The tasks:
**A.** Rewrite the review from "Where Mutant: Year Zero Zone Compendium 4: The Eternal War was" up to and including "The Gray Death.", putting "sourcebook" wherever "supplement" appears.
**B.** Name the four 'Special Zone Sectors' that the review covers.
* Begin Passage to read *
Where Mutant: Year Zero Zone Compendium 4: The Eternal War was a supplement to a supplement, providing further robot encounters for Mutant: Year Zero – Mechatron – Rise of the Robots Roleplaying, Mutant: Year Zero Zone Compendium 5: Hotel Imperator returns to the Zone found in Mutant: Year Zero – Roleplaying at the End of Days—either the Big Smoke, the Big Apple, or a Zone of the Game Master’s own devising. It includes numerous encounters with the anthropomorphic animals of Mutant: Genlab Alpha and the sentient robots of Mechatron – Rise of the Robots Roleplaying, as well as some Humans of Mutant: Year Zero – Elysium. However, technically, Mutant: Year Zero Zone Compendium 5: Hotel Imperator is set before the events of Mutant: Year Zero – Elysium, and really, would work just as after its events too, perhaps in conjunction with Mutant: Year Zero – The Gray Death.

The first of the four ‘Special Zone Sectors’ in Mutant: Year Zero Zone Compendium 5: Hotel Imperator is the eponymous ‘Hotel Imperator’. This describes a weirdly still functioning hotel, complete with advanced features, but put to another purpose. It is the headquarters of a Psionically capable cabal called the Brain Ring with long term plans of domination for the Zone. If the Player Characters get inside, they will find an almost cornucopia of artefacts and things to be scavenged, but also a certain creepiness to both its atmosphere and its inhabitants. The situation and relationship between the inhabitants is on a knife edge, really awaiting the arrival of the Player Characters, but ‘Hotel Imperator’ is not best used simply plumped down as just another place for them to visit. Its write-up includes a number of events—some of them linked to previous entries in the ‘Zone Compendium’ series, suggesting how it can be worked into a campaign, but as a location it best works as the final part of plotline which the Game Master has worked into her campaign.

Of more immediate use is ‘The Long Road’, an encounter with relatively recently formed caravan operated by a band of anthropomorphic animals. Lead by an aggressive Orangutan, this is a relatively flexible encounter which does not have the big plot of ‘Hotel Imperator’, but rather can be used in a number of different ways, including trading partner, blockade, furthering another plot, and so on, but being nomadic, it can be moved around a lot.

Where Mutant: Year Zero Zone Compendium 4: The Eternal War took the robots to a theme park, the Wild West-themed ‘Fort Robot’, Mutant: Year Zero Zone Compendium 5: Hotel Imperator takes us to ‘The Zone Fair’. This is an amusement park, replete with various attractions such as Fortune Teller, Shooting Range, Casino, and more. The Player Characters can come here to trade, enjoy the entertainments, and even participate in the upcoming poker contest—rules are provided for ‘Zone Poker’, as well as get involved in other plots. As a static location, there is plenty for the Player Characters to do, and the likelihood is that they will return again and again. However, there is at least one element to do with an NPC which is left undeveloped and the Game Master wondering what to do with him if the Player Characters want to dig into his background.

The last of the four ‘Special Zone Sectors’ in Mutant: Year Zero Zone Compendium 5: Hotel Imperator is ‘The Great Zone Walker’. This is another mobile encounter, but where the caravan of ‘The Long Road’ consists of just a few vehicles, ‘The Great Zone Walker’ is a behemoth, a monstrously colossal device which trundles across the Zone, home to a small tribe. In fact, in comparison to the encounters the Player Characters will have had in the Zone, it is on the scale of Mortal Engines, and being so big, it is not a subtle thing to bring into a campaign, and indeed could smash it apart. As an object though, its huge physicality means it is a fantastic object to clamber over and swing across.
* End Passage to read *
* Begin Supplied information *
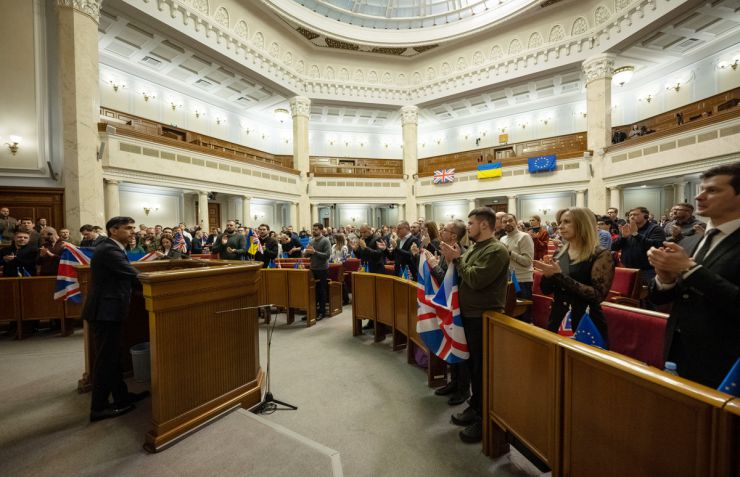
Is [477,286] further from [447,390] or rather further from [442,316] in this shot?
[447,390]

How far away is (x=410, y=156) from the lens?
59.7ft

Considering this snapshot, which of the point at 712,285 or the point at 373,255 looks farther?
the point at 373,255

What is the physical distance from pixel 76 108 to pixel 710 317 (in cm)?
1197

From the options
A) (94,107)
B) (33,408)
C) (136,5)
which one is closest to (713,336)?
(33,408)

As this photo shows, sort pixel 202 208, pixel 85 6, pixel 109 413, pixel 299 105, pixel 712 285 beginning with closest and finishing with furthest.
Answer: pixel 712 285 → pixel 109 413 → pixel 85 6 → pixel 202 208 → pixel 299 105

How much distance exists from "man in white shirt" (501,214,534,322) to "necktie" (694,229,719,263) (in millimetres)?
2196

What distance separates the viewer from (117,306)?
2678 mm

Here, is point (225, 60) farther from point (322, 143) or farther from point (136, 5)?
point (322, 143)

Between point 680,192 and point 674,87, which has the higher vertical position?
point 674,87

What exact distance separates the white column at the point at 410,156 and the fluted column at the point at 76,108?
13589 millimetres

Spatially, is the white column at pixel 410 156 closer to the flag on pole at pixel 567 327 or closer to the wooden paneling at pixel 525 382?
the flag on pole at pixel 567 327

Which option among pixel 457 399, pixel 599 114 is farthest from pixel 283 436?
pixel 599 114

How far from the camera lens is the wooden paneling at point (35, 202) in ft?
26.1

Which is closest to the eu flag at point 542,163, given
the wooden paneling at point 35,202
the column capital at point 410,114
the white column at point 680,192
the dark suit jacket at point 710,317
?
the white column at point 680,192
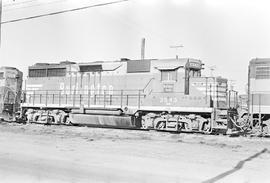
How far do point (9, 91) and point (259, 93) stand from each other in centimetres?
1501

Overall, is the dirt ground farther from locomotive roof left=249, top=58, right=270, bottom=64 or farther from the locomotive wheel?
locomotive roof left=249, top=58, right=270, bottom=64

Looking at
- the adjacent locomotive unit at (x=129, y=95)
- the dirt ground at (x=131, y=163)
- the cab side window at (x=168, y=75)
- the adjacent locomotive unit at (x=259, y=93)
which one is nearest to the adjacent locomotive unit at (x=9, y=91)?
the adjacent locomotive unit at (x=129, y=95)

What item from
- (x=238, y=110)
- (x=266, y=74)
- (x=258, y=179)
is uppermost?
(x=266, y=74)

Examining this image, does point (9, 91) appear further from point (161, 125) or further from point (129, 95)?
point (161, 125)

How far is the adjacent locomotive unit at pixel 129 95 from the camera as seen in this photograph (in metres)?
15.6

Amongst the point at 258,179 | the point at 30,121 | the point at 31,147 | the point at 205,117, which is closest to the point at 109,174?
the point at 258,179

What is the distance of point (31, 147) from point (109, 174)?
174 inches

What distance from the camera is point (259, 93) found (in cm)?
1524

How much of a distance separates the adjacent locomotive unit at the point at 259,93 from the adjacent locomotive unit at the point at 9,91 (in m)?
14.0

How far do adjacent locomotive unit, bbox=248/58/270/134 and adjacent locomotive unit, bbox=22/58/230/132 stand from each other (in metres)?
1.17

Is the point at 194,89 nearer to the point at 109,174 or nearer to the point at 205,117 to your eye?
the point at 205,117

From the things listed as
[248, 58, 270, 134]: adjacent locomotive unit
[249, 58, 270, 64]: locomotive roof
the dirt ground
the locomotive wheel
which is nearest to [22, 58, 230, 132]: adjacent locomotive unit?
the locomotive wheel

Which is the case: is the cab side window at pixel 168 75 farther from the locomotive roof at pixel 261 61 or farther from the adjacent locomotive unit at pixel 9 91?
the adjacent locomotive unit at pixel 9 91

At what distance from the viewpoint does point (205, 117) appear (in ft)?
* End Supplied information *
Expected outputs:
**A.**
Where Mutant: Year Zero Zone Compendium 4: The Eternal War was a sourcebook to a sourcebook, providing further robot encounters for Mutant: Year Zero – Mechatron – Rise of the Robots Roleplaying, Mutant: Year Zero Zone Compendium 5: Hotel Imperator returns to the Zone found in Mutant: Year Zero – Roleplaying at the End of Days—either the Big Smoke, the Big Apple, or a Zone of the Game Master’s own devising. It includes numerous encounters with the anthropomorphic animals of Mutant: Genlab Alpha and the sentient robots of Mechatron – Rise of the Robots Roleplaying, as well as some Humans of Mutant: Year Zero – Elysium. However, technically, Mutant: Year Zero Zone Compendium 5: Hotel Imperator is set before the events of Mutant: Year Zero – Elysium, and really, would work just as after its events too, perhaps in conjunction with Mutant: Year Zero – The Gray Death.

**B.**
Hotel Imperator
The Long Road
The Zone Fair
The Great Zone Walker